Apart from Kohli, Padukone, Singh, Shah Rukh, Salman and Bachchan, Akshay Kumar (no.3); Alia Bhatt (no.8); Varun Dhawan (no.9) and Hrithik Roshan (no.10) make up India’s top 10 celebrities by brand value. At 23, P.V. Sindhu (no.15) is the youngest celebrity in the top 20 list, with a brand value of $21.6 million. The ace shuttler is also the only celebrity from outside the haloed circles of Bollywood and cricket to feature on the list. The other celebs on the list include Aamir Khan, Mahendra Singh Dhoni, Anushka Sharma, Ranbir Kapoor, Kareena Kapoor, Katrina Kaif, Priyanka Chopra and Shraddha Kapoor.
The report sheds light on some emerging trends when it comes to celebrity endorsements in India. A significant finding is that celebrity engagements with products and brands have been on the rise over the years, indicating that consumer product and services companies still prefer to rope in a known and admired face to sell everything from shampoos and soaps to banking services and luxury cars. India’s top 20 celebrities endorsed a total of 314 product brands in 2018, compared to 272 in 2017. According to the report, the number of celebrity engagements has risen at a compound annual growth rate of 10% between 2007 and 2017 to stand at 1,660 engagements. While personal care and banking as product categories are dominated by female celebrities (accounting for 67% and 65% of total advertising seconds on TV respectively), male celebrities dominate e-commerce (72%) and automobiles (87%).
Film stars account for a lion’s share (76%) for the endorsements, followed by sportspersons (12%), and television stars (9%). Also, when it comes to ad spend on television, 24% of the total advertising budget, or ₹6,700 crore, was spent on account of celebrity endorsements in 2017. This percentage has risen 500 basis points from a decade ago in 2007, though it has fallen from the peak of 27% in 2013.
The Duff and Phelps report also points to some retired sports personalities like Sachin Tendulkar, Rahul Dravid and Sourav Ganguly still being favoured by brands, owing to their carefully crafted public image, which has outlived their sporting career. Tendulkar, widely considered to be the best Indian batsman ever, commands a brand value of $21.7 million, according to the report and ranked 14 on the list of the top celebrities.

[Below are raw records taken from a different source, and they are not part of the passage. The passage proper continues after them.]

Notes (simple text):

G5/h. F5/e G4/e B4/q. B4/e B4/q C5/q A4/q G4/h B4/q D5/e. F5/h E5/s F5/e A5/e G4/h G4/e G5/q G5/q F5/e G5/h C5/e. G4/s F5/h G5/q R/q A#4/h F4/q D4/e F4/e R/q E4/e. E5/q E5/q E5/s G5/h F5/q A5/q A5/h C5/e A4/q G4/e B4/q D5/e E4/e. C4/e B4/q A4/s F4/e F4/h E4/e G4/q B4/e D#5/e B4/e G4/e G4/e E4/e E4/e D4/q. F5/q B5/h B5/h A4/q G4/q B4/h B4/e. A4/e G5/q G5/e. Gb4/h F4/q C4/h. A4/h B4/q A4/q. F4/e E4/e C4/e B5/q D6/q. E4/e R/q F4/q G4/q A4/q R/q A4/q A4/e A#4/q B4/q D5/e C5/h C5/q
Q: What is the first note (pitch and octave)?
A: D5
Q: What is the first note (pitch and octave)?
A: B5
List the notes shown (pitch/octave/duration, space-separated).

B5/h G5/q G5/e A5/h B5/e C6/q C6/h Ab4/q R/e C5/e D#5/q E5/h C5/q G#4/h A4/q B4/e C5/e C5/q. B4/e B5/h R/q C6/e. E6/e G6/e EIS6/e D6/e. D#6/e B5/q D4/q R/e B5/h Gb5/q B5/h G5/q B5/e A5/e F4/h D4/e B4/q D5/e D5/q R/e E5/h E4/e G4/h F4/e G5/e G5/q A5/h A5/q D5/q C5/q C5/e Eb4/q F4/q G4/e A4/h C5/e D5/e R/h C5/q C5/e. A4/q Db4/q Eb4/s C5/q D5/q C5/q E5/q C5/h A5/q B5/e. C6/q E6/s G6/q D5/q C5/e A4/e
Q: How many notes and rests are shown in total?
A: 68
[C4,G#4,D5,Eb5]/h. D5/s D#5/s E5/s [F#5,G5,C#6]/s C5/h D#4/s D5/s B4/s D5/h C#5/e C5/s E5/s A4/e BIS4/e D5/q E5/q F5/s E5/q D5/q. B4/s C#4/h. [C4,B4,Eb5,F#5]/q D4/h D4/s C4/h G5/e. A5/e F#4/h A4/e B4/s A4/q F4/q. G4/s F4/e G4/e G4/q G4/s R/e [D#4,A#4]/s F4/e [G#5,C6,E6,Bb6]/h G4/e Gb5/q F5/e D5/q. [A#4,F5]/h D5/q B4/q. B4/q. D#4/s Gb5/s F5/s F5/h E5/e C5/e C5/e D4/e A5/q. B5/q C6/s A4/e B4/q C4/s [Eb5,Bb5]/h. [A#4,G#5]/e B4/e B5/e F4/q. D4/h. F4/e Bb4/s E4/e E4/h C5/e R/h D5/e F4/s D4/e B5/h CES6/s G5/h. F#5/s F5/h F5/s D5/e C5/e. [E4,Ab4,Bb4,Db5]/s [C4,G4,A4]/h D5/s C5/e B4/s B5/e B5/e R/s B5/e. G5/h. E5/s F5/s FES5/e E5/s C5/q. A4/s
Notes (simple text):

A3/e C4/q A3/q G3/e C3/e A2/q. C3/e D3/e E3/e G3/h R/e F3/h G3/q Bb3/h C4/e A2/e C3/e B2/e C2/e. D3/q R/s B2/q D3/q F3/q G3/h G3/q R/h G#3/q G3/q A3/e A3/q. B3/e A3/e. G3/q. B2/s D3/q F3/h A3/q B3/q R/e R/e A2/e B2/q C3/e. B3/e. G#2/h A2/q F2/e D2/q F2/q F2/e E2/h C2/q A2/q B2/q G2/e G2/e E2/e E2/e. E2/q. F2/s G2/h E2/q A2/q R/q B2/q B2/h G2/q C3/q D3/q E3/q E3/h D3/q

“We have rationalised our brand partnership portfolio (for Tendulkar’s endorsements) based on three criteria comprising brand value, social relevance, and commercial appeal,” Mrinmoy Mukherjee, CEO, SRT Sports Management Company, a company owned by Tendulkar, which handles his engagements, is quoted in the report as saying. “This has resulted in a sharply focused image, which has further fuelled brand endearment and recall.”
Tendulkar’s brand endorsement strategy is also an indication of the evolving nature of engagement between celebrities and the brands they desire to rope them in. The commercial terms of the agreement between these entities don’t involve only a fixed fee and time commitment any longer. These engagements have become more long-term in nature with the celebrities often picking up an equity stake in the company that owns the product. For instance, Tendulkar has an equity stake in a company called Smaaash, a nationwide chain of sports-based entertainment arenas.
Celebrities and brands are also turning increasingly cautious of the strategic fit between them before agreeing on an endorsement deal. For instance, it is well-known that Kohli gives a lot of importance to his personal fitness and also encourages other members of the Indian cricket team to follow a detailed fitness regime. This persona, which often manifests in his social media presence on platforms like Instagram and Twitter, suits sportswear brands like Puma well. Recently, Puma also launched a special line of sportswear products under the brand name of ‘one8’, in association with Kohli. In that sense, Indian celebrities are following a model established by their counterparts in developed countries like the U.S. where a celebrity like Dwayne Johnson has an exclusive range of products that borrow his persona with another sportswear brand, Under Armour.